Policy-Based Methods
These algorithms directly parameterize and optimize the policy—the mapping from states to actions—without explicitly learning a value function. They adjust policy parameters to maximize the expected reward.
- Core Idea: Directly learn a policy function π(a|s; θ) that outputs action probabilities.
- Primary Mechanism: Gradient Ascent on the expected reward. The Policy Gradient Theorem provides a way to estimate this gradient.
- Key Algorithms: REINFORCE, Proximal Policy Optimization (PPO), Trust Region Policy Optimization (TRPO).
- Typical Use: Problems with continuous or high-dimensional action spaces (e.g., robotic control, autonomous driving), or where stochastic policies are beneficial.
Actor-Critic Methods
This hybrid architecture combines value-based and policy-based approaches. The Actor (policy) decides which action to take, and the Critic (value function) evaluates the action taken by estimating its value, providing a lower-variance learning signal to the Actor.
- Core Idea: Leverage the Critic to reduce the variance of policy gradient updates from the Actor.
- Primary Mechanism: The Actor proposes actions, the Critic assesses them using a TD error, and this feedback is used to update both networks.
- Key Algorithms: Advantage Actor-Critic (A2C/A3C), Deep Deterministic Policy Gradient (DDPG), Soft Actor-Critic (SAC), Twin Delayed DDPG (TD3).
- Typical Use: The dominant architecture for modern, complex RL applications, especially in continuous control and real-world robotics.
Model-Based RL
These algorithms learn or are given a model of the environment's dynamics—the transition function P(s'|s,a) and reward function R(s,a). Planning or policy search is then performed using this model, either exclusively or to augment model-free learning.
- Core Idea: Reduce sample complexity by learning from simulated experience generated by the model.
- Primary Mechanism: Dynamics Model Learning followed by planning (e.g., via Model Predictive Control (MPC)) or using the model to generate synthetic data for a model-free learner.

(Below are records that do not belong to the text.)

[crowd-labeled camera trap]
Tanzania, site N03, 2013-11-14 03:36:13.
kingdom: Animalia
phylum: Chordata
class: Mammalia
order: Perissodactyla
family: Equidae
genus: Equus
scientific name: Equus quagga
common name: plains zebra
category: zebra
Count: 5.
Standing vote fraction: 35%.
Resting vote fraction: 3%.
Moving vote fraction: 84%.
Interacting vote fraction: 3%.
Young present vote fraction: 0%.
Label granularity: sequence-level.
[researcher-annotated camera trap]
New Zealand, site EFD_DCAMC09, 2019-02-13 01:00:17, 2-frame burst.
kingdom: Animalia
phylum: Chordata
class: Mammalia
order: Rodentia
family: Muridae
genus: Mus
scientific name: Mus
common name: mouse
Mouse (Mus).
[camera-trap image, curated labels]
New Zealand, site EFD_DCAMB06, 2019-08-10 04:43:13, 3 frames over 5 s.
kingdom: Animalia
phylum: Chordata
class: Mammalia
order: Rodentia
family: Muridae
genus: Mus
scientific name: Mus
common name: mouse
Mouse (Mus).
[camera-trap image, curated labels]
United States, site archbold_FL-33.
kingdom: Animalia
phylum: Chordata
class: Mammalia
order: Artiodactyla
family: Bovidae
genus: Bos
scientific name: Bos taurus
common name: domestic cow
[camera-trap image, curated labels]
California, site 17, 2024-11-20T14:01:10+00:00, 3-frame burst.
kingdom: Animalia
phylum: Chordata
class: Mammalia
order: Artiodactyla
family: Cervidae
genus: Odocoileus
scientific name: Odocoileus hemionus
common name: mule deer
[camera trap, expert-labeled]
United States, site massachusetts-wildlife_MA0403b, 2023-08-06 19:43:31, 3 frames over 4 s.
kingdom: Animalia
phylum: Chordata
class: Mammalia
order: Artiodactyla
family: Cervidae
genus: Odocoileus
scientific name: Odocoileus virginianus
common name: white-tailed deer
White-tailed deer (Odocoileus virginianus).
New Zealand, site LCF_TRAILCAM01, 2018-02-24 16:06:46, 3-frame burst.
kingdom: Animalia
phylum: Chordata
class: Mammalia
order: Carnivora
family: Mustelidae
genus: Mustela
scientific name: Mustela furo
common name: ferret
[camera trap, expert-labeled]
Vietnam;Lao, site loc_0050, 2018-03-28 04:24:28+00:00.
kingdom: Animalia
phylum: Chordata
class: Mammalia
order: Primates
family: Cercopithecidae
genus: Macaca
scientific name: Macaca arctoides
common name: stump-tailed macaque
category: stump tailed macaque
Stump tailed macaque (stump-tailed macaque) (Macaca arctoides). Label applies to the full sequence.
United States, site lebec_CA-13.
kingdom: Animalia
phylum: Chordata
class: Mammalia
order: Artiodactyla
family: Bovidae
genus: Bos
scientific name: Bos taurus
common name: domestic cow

- Key Approaches: Dyna-Q, Model-Based Policy Optimization (MBPO), PlaNet.
- Typical Use: Applications where real-world interaction is expensive, risky, or slow (e.g., industrial process optimization, some robotic tasks), allowing for extensive 'thinking' in simulation.
Multi-Agent RL (MARL)
This family extends RL to environments with multiple interacting agents. The core challenge is the non-stationarity of the environment from any single agent's perspective, as other agents are also learning and changing their behavior.
- Core Idea: Develop policies that account for the strategies and learning processes of other agents.
- Primary Mechanisms: Centralized Training with Decentralized Execution (CTDE), where agents learn using global information but act on local observations; learning equilibrium concepts like Nash equilibria.
- Key Algorithms: Multi-Agent DDPG (MADDPG), QMix, Counterfactual Multi-Agent Policy Gradients.
- Typical Use: Heterogeneous fleet orchestration, autonomous vehicle coordination, competitive games (e.g., StarCraft II), and collaborative task solving.
Inverse Reinforcement Learning (IRL)
Instead of learning a policy from a predefined reward function, IRL aims to infer the underlying reward function from observed expert behavior (demonstrations). The assumption is that the expert is (approximately) optimal with respect to some unknown reward.
- Core Idea: Recover the reward function that best explains the expert's demonstrated policy or trajectory.
- Primary Mechanism: Often framed as an apprenticeship learning problem: find a reward function under which the expert's policy performs better than all other policies.
- Key Algorithms: Maximum Entropy IRL, Generative Adversarial Imitation Learning (GAIL).
- Typical Use: Learning complex objectives that are difficult to specify manually (e.g., autonomous driving style, robotic manipulation from human videos), and for ensuring AI safety by aligning agent goals with human intent.